The L.A. locations that are often used to represent middle-class America “really aren’t because L.A. is so expensive,” Fresco said. The Santa Clarita area “is made up of teachers, firefighters, law enforcement personnel … who commute into L.A.”
The comedy series filmed exterior scenes throughout the city, but the interiors for the house owned by the central couple (Barrymore and Timothy Olyphant) were created on sets at the Santa Clarita Studios.
A grisly scene where Barrymore and Olyphant get caught burying human remains in the wilderness was shot at the Mystery Mesa section of Agua Dulce Movie Ranch, which has hosted such notable shoots as Steven Spielberg’s “Duel” and Martin Scorsese’s “The Aviator.”
It is one of the area’s several movie ranches that draw productions in search of wide-open spaces.The Blue Cloud Ranch has added 150 acres in the last year and a half and doubled its parking, said Dylan Lewis, who acquired the ranch in 2015. The ranch has served as Iraq in Clint Eastwood’s “American Sniper” and the indie war drama “The Yellow Birds,” which recently debuted at the Sundance Film Festival.
“Most of Venüsbet the people we hear from have been excited about the tax credit,” said Lewis. He said the ranch sees mostly TV shoots and military-themed productions.
Santa Clarita’s mix of suburbia, wilderness and soundstages offers a wide variety of looks in close proximity. The city is also located in Hollywood’s so-called 30-mile zone, which allows productions to pay the same per-diem rate to crew members as in L.A.
But Santa Clarita can pose challenges, like the wildfires that accompany intense heat during the summer. Last year’s Sand fire damaged some of the movie ranches in the area.
“We were fortunate that we were able to fight it and save the ranch,” said Steve Arklin, the owner and manager of the Rancho Deluxe movie ranch. “We have some burnt forests and landscapes. But we also have green forests and unburned areas.”

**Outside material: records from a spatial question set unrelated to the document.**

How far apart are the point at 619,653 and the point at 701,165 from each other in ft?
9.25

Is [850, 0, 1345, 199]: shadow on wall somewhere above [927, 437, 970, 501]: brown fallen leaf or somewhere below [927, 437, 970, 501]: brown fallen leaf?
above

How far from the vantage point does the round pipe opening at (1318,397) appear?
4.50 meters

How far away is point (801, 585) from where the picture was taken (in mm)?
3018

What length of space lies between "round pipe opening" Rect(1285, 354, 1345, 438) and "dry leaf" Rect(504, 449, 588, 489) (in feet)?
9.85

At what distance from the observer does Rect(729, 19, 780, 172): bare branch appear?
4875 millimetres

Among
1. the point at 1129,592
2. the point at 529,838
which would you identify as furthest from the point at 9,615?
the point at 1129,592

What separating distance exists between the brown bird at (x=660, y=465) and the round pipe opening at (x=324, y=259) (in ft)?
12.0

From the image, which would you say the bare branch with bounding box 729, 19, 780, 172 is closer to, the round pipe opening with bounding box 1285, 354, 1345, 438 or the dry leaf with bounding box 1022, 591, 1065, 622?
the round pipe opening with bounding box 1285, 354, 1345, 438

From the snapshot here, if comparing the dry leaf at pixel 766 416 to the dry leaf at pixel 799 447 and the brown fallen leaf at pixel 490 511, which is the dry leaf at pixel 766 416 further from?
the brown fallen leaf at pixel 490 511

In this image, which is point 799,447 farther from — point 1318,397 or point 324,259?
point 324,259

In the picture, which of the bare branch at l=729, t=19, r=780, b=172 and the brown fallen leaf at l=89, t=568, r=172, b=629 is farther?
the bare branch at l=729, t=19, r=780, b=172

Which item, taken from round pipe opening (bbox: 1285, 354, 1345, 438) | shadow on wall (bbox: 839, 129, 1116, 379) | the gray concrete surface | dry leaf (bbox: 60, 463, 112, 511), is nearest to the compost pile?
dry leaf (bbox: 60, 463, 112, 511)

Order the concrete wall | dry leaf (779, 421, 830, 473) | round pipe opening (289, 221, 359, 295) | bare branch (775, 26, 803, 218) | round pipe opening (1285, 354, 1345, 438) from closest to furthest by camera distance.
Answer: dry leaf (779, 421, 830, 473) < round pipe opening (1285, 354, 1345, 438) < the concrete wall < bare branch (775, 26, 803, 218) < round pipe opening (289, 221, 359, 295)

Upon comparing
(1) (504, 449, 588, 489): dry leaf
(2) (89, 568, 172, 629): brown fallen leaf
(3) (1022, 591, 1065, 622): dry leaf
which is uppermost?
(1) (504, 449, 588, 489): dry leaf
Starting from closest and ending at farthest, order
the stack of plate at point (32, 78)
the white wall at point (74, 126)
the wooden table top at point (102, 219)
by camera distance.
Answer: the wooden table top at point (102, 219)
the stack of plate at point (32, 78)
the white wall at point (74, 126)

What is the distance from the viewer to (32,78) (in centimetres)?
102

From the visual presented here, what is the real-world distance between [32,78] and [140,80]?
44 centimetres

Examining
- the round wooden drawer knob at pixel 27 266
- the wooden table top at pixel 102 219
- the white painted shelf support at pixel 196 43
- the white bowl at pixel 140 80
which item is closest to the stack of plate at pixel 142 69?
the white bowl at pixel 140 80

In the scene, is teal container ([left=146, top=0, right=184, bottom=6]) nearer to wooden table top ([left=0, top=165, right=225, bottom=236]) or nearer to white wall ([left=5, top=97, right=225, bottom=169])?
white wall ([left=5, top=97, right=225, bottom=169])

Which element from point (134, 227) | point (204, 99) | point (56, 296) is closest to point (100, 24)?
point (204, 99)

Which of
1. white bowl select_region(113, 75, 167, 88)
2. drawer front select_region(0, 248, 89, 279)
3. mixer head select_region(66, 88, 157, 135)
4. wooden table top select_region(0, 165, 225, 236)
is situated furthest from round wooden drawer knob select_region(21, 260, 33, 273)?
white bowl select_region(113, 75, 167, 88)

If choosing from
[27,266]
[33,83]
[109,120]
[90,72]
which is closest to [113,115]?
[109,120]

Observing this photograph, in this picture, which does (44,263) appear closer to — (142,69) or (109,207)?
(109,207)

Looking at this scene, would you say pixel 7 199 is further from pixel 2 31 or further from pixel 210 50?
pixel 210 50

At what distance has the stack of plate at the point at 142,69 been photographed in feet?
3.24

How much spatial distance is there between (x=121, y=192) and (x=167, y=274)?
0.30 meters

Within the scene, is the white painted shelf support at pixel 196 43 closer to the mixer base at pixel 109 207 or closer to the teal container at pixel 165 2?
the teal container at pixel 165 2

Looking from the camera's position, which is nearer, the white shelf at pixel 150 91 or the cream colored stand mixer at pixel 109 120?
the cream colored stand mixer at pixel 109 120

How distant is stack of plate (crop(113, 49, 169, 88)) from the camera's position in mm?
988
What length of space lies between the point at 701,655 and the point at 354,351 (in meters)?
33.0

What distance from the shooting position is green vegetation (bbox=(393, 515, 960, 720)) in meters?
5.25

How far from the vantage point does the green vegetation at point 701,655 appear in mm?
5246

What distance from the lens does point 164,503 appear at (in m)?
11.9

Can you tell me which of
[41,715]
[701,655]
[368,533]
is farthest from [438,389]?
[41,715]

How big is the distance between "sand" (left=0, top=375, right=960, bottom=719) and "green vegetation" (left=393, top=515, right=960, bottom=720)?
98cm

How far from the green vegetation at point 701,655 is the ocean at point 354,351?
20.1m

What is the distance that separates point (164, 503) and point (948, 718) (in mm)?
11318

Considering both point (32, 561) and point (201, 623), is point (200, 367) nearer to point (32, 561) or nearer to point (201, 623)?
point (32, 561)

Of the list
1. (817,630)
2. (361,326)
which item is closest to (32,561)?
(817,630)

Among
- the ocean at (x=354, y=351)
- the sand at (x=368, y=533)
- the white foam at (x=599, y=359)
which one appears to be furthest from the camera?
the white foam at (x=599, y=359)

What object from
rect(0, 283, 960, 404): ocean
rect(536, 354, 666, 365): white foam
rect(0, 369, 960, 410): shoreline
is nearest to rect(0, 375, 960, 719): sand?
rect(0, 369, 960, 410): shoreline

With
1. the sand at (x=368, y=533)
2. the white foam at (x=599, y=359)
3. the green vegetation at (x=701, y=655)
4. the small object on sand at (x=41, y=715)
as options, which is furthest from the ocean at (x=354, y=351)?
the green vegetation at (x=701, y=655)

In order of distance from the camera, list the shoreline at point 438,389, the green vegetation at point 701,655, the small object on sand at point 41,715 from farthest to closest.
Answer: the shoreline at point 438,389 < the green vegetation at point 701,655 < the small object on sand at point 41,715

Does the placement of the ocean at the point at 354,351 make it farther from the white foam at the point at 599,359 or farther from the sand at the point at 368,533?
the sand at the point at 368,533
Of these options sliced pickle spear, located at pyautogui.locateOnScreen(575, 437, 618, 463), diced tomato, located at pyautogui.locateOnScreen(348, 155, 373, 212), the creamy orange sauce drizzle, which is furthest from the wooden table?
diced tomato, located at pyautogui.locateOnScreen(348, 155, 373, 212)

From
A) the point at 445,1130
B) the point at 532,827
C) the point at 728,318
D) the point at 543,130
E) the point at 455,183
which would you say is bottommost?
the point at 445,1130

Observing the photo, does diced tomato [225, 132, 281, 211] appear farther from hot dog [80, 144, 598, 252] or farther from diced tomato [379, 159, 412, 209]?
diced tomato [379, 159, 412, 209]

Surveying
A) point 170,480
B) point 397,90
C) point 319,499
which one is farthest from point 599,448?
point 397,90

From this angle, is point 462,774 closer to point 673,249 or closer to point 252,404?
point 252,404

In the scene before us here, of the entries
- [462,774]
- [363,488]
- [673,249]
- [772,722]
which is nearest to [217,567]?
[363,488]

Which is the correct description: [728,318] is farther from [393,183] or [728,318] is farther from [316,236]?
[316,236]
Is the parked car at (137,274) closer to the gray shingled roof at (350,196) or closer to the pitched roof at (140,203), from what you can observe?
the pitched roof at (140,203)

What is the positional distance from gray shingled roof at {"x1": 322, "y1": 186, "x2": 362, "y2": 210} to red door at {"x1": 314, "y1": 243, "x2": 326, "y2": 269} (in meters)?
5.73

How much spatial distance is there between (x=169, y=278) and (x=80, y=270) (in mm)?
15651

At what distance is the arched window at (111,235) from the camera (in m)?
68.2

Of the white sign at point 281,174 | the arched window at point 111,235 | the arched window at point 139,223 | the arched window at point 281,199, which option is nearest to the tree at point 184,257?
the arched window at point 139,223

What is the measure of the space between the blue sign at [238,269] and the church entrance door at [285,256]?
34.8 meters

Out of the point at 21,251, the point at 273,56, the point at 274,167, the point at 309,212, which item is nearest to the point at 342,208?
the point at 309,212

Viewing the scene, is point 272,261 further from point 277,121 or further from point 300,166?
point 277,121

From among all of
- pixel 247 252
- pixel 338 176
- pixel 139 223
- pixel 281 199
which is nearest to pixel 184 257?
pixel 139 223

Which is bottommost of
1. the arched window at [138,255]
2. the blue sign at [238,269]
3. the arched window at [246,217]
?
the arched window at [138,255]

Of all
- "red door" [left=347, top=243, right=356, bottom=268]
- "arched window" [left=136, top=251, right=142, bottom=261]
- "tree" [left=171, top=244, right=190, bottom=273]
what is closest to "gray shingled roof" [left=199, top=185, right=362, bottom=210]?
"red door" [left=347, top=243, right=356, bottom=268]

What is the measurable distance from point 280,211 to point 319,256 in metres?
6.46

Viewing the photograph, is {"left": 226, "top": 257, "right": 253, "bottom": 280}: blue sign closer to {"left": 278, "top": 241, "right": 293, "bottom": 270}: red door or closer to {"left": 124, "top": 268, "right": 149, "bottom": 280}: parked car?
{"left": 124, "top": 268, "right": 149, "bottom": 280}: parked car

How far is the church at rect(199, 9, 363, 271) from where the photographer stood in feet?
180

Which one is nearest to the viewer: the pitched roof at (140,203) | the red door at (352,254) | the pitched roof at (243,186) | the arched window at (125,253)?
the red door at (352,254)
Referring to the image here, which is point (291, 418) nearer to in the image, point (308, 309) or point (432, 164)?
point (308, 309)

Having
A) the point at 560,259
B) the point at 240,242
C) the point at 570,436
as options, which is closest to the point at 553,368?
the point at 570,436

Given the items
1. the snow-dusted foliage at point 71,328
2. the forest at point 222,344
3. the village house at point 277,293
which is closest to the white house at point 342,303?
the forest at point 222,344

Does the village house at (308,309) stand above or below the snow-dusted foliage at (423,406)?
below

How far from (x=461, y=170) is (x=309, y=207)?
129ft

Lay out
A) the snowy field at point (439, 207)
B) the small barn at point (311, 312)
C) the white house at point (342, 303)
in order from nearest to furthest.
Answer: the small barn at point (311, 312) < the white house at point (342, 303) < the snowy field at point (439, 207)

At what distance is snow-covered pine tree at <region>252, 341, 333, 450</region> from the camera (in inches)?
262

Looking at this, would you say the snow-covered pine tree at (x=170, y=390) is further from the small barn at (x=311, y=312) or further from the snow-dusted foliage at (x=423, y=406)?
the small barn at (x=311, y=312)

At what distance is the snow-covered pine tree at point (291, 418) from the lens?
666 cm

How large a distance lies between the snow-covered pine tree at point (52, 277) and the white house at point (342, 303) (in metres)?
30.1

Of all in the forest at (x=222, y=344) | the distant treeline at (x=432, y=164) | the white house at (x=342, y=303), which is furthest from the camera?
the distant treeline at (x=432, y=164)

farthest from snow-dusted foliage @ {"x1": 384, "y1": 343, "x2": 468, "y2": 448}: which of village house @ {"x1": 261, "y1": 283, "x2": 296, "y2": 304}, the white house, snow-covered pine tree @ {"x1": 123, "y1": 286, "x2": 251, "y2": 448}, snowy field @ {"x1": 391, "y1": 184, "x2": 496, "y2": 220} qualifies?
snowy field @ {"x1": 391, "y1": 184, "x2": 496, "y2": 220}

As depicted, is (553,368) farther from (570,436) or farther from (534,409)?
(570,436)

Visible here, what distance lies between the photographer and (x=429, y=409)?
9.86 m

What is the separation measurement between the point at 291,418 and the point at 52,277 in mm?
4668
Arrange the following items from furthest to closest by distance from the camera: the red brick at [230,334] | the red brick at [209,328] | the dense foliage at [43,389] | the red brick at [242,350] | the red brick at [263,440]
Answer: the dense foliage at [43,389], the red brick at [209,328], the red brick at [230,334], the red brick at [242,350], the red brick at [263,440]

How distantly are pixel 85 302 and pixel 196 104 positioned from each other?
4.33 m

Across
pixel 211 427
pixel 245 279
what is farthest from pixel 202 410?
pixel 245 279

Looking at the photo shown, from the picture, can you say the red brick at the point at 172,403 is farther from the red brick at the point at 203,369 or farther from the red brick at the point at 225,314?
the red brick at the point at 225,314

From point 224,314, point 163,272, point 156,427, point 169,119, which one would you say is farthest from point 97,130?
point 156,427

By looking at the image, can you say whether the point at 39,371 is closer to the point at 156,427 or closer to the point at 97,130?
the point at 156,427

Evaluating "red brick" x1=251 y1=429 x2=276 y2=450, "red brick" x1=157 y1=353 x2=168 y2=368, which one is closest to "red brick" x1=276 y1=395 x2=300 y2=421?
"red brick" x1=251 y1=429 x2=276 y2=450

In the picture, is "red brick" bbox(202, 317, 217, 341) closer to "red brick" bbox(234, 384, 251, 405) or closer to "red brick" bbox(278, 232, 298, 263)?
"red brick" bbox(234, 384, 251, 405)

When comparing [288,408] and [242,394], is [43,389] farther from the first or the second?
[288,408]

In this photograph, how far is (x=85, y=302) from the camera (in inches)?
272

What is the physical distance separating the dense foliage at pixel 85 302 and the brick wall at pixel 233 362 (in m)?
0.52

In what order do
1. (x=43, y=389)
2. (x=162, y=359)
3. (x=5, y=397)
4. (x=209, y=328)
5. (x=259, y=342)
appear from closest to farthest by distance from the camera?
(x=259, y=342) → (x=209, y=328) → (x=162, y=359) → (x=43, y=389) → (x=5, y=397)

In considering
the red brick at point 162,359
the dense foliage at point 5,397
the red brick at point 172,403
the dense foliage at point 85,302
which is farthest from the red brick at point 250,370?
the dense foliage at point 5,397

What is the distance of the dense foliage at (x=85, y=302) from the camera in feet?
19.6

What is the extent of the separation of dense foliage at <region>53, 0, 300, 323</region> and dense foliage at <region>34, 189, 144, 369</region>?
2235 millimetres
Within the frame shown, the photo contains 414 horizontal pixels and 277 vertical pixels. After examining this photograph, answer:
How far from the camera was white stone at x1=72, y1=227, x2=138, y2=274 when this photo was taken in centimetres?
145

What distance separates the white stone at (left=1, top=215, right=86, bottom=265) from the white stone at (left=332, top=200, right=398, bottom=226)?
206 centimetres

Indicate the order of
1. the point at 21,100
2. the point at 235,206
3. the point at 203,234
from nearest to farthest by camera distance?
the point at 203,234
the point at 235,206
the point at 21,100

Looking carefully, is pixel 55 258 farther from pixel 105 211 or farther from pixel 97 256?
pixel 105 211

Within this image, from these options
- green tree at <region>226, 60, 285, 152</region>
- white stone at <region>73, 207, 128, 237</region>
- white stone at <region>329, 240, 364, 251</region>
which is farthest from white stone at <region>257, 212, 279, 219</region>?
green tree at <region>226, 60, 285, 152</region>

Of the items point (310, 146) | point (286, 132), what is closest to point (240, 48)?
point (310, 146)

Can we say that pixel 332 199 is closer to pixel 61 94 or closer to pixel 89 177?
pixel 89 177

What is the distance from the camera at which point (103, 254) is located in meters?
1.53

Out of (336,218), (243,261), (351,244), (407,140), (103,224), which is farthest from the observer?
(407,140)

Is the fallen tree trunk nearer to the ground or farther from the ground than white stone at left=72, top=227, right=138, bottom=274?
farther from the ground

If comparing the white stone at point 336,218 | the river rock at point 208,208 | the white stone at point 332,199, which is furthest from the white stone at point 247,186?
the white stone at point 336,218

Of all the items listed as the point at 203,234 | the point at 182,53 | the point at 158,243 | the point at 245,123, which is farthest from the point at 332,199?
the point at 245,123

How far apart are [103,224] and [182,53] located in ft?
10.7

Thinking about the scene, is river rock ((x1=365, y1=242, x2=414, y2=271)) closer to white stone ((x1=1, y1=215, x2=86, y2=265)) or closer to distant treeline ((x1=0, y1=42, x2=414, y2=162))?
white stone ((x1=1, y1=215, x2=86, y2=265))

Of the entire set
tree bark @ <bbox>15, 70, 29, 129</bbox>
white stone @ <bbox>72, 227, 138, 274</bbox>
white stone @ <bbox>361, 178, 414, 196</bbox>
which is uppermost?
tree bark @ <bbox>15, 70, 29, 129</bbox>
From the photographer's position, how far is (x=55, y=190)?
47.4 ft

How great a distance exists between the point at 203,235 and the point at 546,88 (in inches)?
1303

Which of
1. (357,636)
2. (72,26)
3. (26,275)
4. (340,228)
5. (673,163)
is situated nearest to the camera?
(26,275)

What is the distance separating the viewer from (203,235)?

He said business has bounced back. Two HBO series recently filmed at the ranch — “Westworld,” which took advantage of its vast wilderness areas, and “The Young Pope,” which used the ranch’s Mediterranean-style villa.
Another challenge is working with local homeowner associations that may not want production crews disrupting their quiet neighborhoods, according to Brooks Bonston, a location manager for “Santa Clarita Diet.”
In Santa Clarita, “everything is under an HOA,” Bonston said. While some neighborhoods don’t want film shoots, the city has become friendlier to productions in recent years — in part because more industry people live in the area, he said. Productions frequently compensate residents for disruptions, like having large trucks parked on their streets.
“Parking is less of an issue than in parts of L.A.,” Bonston said.
Other productions to set up shop in Santa Clarita in recent months include USA’s freshman series “Shooter,” which has filmed at Rancho Deluxe and on local stages. CBS’ “NCIS,” now in its 14th season, continues to be a major presence in the area, based primarily out of Valencia Studios.
The last major series to showcase the Santa Clarita Valley as itself was Showtime’s “Weeds,” which ended in 2012. The comedy series filmed in Stevenson Ranch, which was re-dubbed Agrestic for the show.
The area’s identical residential homes was a running gag in “Weeds,” as it is in “Santa Clarita Diet.”
“It’s an ordinary quality, an everyone’s-the-same quality,” said Kitty Doris-Bates, production designer on “Santa Clarita Diet.” “It’s 50 shades of beige.”